In an illuminating talk on the history of computer vision Stanford’s Fei Fei Li admits how today’s visual systems, though massive improvements over their predecessors, still cannot perform the visual processing done by a year-old baby. At this point, it’s essential we understand and appreciate what makes vision as complex as it is.

In his now famous TED talk, Beau Lotto talks about the subtle complexities of human vision. He proves how our vision is context sensitive and statistical through live counter-intuitive experiments, to the visible astonishment of the audience. Our perception of something as seemingly simple as a object’s color thus depends on factors ranging from the intensities of its neighboring regions, the surrounding illumination and our evolutionary conditioning over thousands of years.
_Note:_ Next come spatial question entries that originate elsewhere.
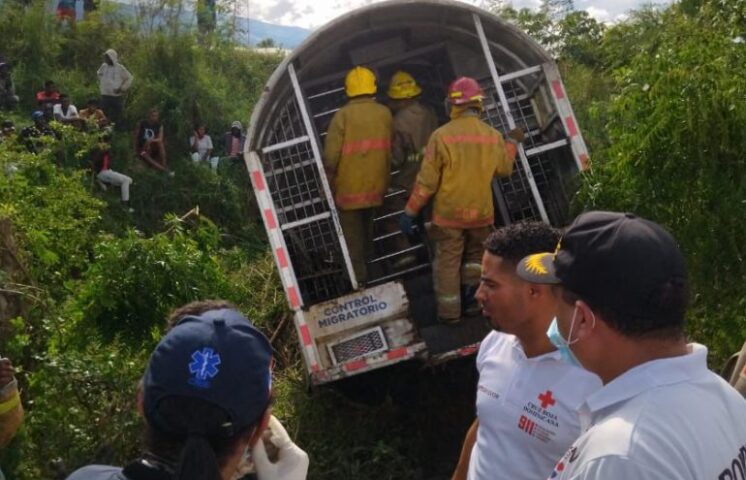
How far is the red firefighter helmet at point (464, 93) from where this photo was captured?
570 centimetres

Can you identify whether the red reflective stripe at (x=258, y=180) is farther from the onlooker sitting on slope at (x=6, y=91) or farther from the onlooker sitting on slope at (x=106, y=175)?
the onlooker sitting on slope at (x=6, y=91)

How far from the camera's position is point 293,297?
5637 mm

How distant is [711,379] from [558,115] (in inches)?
172

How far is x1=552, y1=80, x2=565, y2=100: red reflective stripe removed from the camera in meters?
5.94

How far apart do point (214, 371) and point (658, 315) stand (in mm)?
868

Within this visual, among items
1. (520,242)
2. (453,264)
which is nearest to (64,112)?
(453,264)

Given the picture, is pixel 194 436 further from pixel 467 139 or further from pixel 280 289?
pixel 280 289

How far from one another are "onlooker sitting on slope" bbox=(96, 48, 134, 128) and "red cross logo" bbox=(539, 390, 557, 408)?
12592 millimetres

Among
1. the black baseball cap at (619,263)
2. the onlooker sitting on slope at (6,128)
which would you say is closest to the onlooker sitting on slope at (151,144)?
the onlooker sitting on slope at (6,128)

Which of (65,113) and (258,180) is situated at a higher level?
(65,113)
The task of replicating such a complex system is naturally riddled with difficulties - to start with, there are several different kinds of visual processing in the human eye and brain, and computer vision needs to determine the best approach to mimic. Even then, the very objective of replicating our complex visual cognition in machines is truly daunting. Our vision is a beautifully intricate neural network that has evolved over several millennia to see the world in a manner most useful to our survival, and is still not understood completely by neuroscience.

Additionally, computer vision is extremely mathematically involved; some would argue that it is entirely mathematics. Vision makes use of mathematics spanning the breadth of linear algebra, multivariable calculus and probability and statistics, which in my experience makes it less accessible to the average CS grad.

But despite these challenges, we’re getting there. It’s only a matter of time before Dr. Li stands corrected.